» Task item A
From the passage on neural network energy, quote the words starting with "So we can't" and going on through "neural network itself.".
» Task item B
Answer these questions from the passage on neural network energy:
(i) What share of the overall energy do the weights account for in GoogleNet?
(ii) What does the group's tool take in as input?
(iii) What does the tool give as its output?
» Task item C
Translate this sentence from the passage on neural network energy into Spanish: "It really depends on the memory hierarchy and the data flow of the hardware itself."

» Excerpted text
····················

If it comes from this small memory register file that's nearby, it's gonna be super cheap as opposed to coming from off-chip DRAM. So all weights are basically not created equal, all MACs are not created equal. It really depends on the memory hierarchy and the data flow of the hardware itself.

So we can't just look at the number of weights and the number of MACs and estimate how much energy is gonna be consumed. So this is quite a difficult challenge. So within our group, we've actually looked at developing different tools that allow us to estimate the energy consumption of the neural network itself.

So for example, in this particular tool, which is available on this website, we basically take in the DNN weights and the input data, including its sparsity. We know the different shapes of the different layers of the neural net, and we run an optimization that figures out the memory access, how much energy consumed by the data movement, and then the energy consumed by the multiply and accumulate computations, and then the output is gonna be a breakdown of the energy for the different layers of the neural network.

And once you have this, you can kind of figure out, well, where is the energy going so I can target my design to minimize that energy consumption? Okay, and so by doing this, when we take a look, it should be no surprise, one of the key observations for this exercise is that the weights alone are not a good metric for energy consumption.

If you take a look at GoogleNet, for example, this is running on kind of the Iris architecture, you can see that the weights only account for 22% of the overall energy. In fact, a lot of the energy goes into moving the input feature maps and the output feature maps as well, right?

And also computation. So in general, this is the same message as before. We shouldn't just look at the data movement in one particular data type. We should look at the energy consumption of all the different data types to give us an overall view of where the energy's actually going.

····················

» Provided data
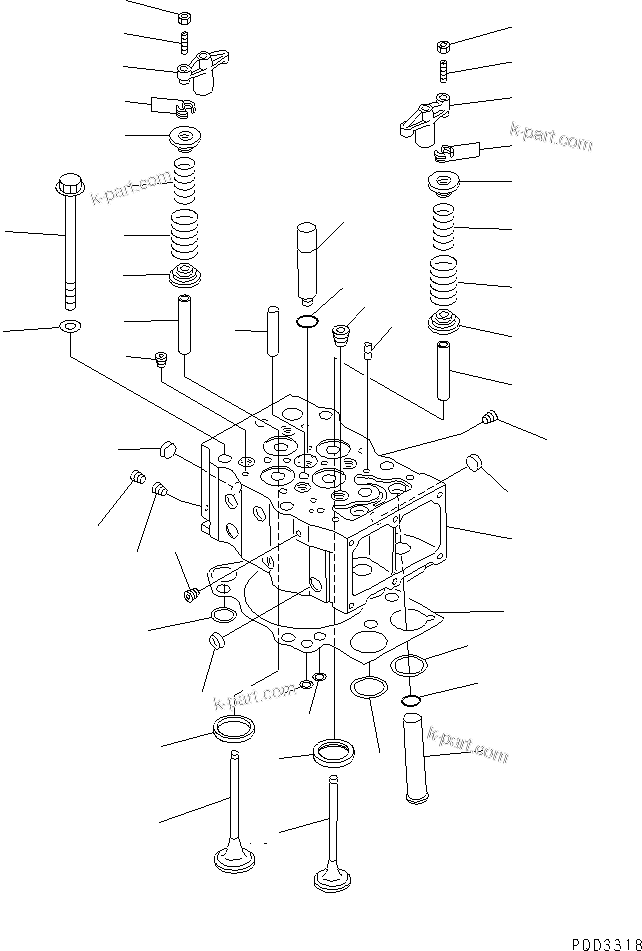 Komatsu parts book diagram for S6D170-1L-6W S/N 10001-UP: CYLINDER HEAD(#11500-)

····················

» Task response A
So we can't just look at the number of weights and the number of MACs and estimate how much energy is gonna be consumed. So this is quite a difficult challenge. So within our group, we've actually looked at developing different tools that allow us to estimate the energy consumption of the neural network itself.

» Task response B
(i) 22%
(ii) The DNN weights and the input data, including its sparsity
(iii) A breakdown of the energy for the different layers of the neural network

» Task response C
Realmente depende de la jerarquía de memoria y del flujo de datos del propio hardware.